*Objectif de l'exercice*
Reproduisez intégralement le bloc de texte sur La prisonnière du temps, sans y changer un seul mot.

*Bloc de texte*
════════════════════

Kate Morton, La prisonnière du temps
Sur la couverture de La prisonnière du temps, le gros roman de Kate Morton (The Clockmaker’s Daughter, 2018, traduit de l’anglais (Australie) par Anne-Sylvie Homassel), des fleurs et des feuilles, des insectes, un cadran de montre ancienne, des rouages d’horlogerie, des lettres ou plutôt des touches de machine à écrire… Roman pour la jeunesse ? me suis-je demandé en l’empruntant à la bibliothèque.
Photo de Brian Robert Marshall : Avebury Manor from the rose garden, Avebury / CC BY-SA 2.0
(lieu qui a inspiré Birchwood Manor dans le roman de Kate Morton)
C’est l’impression que donne d’abord le récit : une femme se souvient de Birchwood Manor et d’Edward, un peintre pour qui elle avait posé à Londres. Il était fiancé – « Une fille comme moi n’était pas faite pour lui. » Son destin était pourtant bien de devenir sa muse et de vivre avec ce « membre distingué de la Royal Academy » dans cette « demeure échouée sur le bord de la rivière tel un grand navire ensablé » où la lumière l’attirait comme un aimant.

════════════════════

*Matériel fourni*
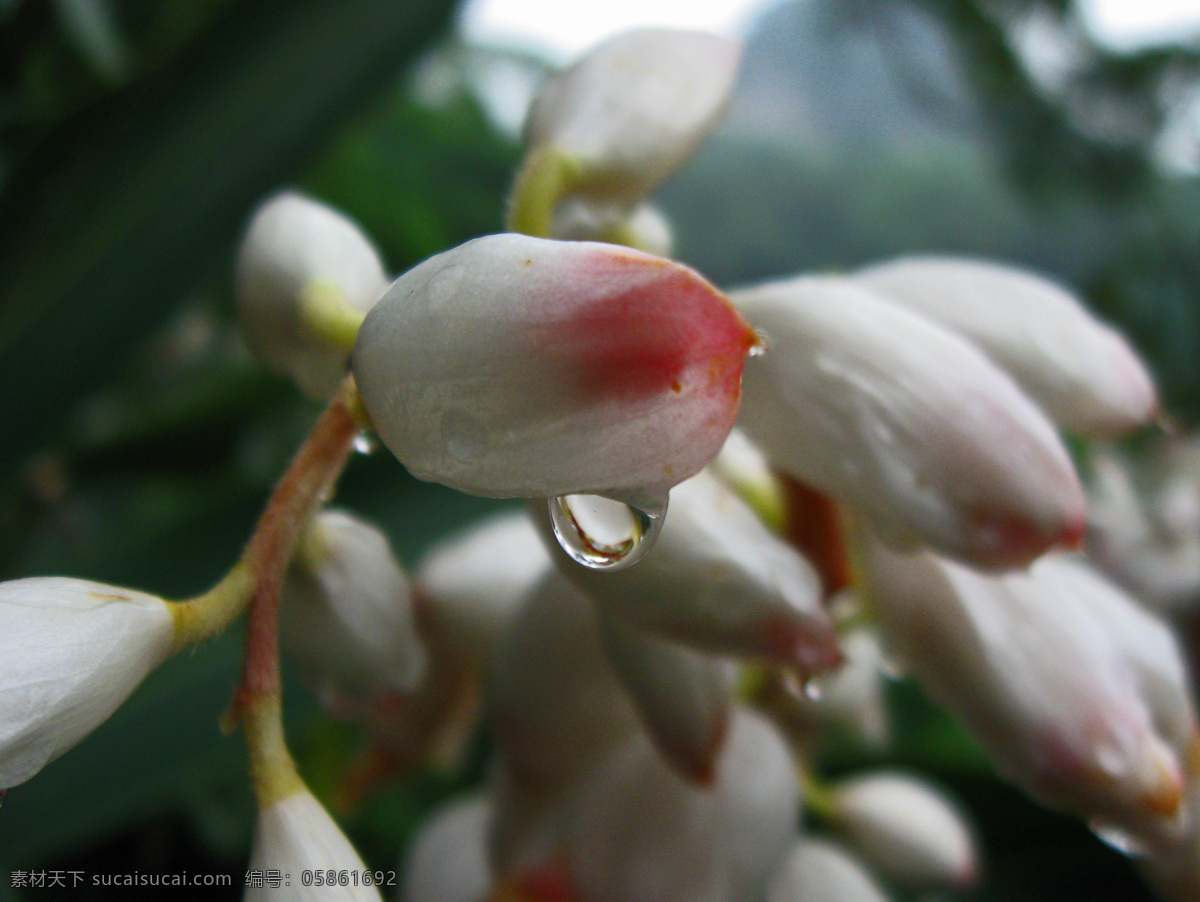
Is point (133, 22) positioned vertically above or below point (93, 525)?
above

════════════════════

*Réponse écrite*
Kate Morton, La prisonnière du temps
Sur la couverture de La prisonnière du temps, le gros roman de Kate Morton (The Clockmaker’s Daughter, 2018, traduit de l’anglais (Australie) par Anne-Sylvie Homassel), des fleurs et des feuilles, des insectes, un cadran de montre ancienne, des rouages d’horlogerie, des lettres ou plutôt des touches de machine à écrire… Roman pour la jeunesse ? me suis-je demandé en l’empruntant à la bibliothèque.
Photo de Brian Robert Marshall : Avebury Manor from the rose garden, Avebury / CC BY-SA 2.0
(lieu qui a inspiré Birchwood Manor dans le roman de Kate Morton)
C’est l’impression que donne d’abord le récit : une femme se souvient de Birchwood Manor et d’Edward, un peintre pour qui elle avait posé à Londres. Il était fiancé – « Une fille comme moi n’était pas faite pour lui. » Son destin était pourtant bien de devenir sa muse et de vivre avec ce « membre distingué de la Royal Academy » dans cette « demeure échouée sur le bord de la rivière tel un grand navire ensablé » où la lumière l’attirait comme un aimant.